The wind inside the Sanctum turned warmer that night—like the world was breathing differently, slower, older.

Arina had gone silent hours ago, her hologram flickering strange colours as she scanned the core of the Veil. Yue Xiang waited beside me, her eyes reflecting twin moons across the lake.

Then Arina's quiet voice returned. "Host, resonance anomaly detected. Two frequencies merging—origin trace… Alaric Draven and Selene Morvayne."

I froze.

"Both of them?"

"Confirmed. Their memories are converging within the Veil."

The air shimmered, ripples expanding around us as the world's heartbeat had quickened.

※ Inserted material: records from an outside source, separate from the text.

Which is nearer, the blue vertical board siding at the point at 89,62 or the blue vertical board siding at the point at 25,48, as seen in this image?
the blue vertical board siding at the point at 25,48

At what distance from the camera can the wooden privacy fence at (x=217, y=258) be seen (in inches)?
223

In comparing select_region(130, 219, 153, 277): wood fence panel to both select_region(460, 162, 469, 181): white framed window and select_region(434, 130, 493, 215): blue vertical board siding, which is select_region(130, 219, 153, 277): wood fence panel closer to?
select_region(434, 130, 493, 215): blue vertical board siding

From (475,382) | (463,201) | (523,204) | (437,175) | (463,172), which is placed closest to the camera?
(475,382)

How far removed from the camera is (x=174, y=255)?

Light gathered above the lake—one crimson, one blue. They spiralled together slowly, forbidden fire and sacred moonlight weaving into one calm glow.

Images bled through the air like memories turned liquid—battlefields, shattered heavens, my parents standing hand in hand before the same gods that once called them heretics.

Then came their voices—his firm, hers soft—interwoven like wind threading through flame.

Alaric Draven: "You've grown faster than I dreamed." Selene Morvayne: "But not differently than I hoped."

Their shapes emerged in the glow, faintly human, faintly divine. My father still towered tall, his outline sharp as thunder. My mother looked as gentle as dawn.

"Father… Mother…"

The words cracked inside me.

Selene smiled. "We are echoes now, Mukul Draven Noctis—not spirits, not ghosts. Only love too loud to forget."

"What is this?" I asked, turning toward the Veil's light.

Alaric answered. "The final inheritance. When her blessing and my memory fuse, the truth reveals itself."

Selene placed her hand toward my chest, and Alaric mirrored her motion. The air between their palms glowed brighter, linking heart to heart.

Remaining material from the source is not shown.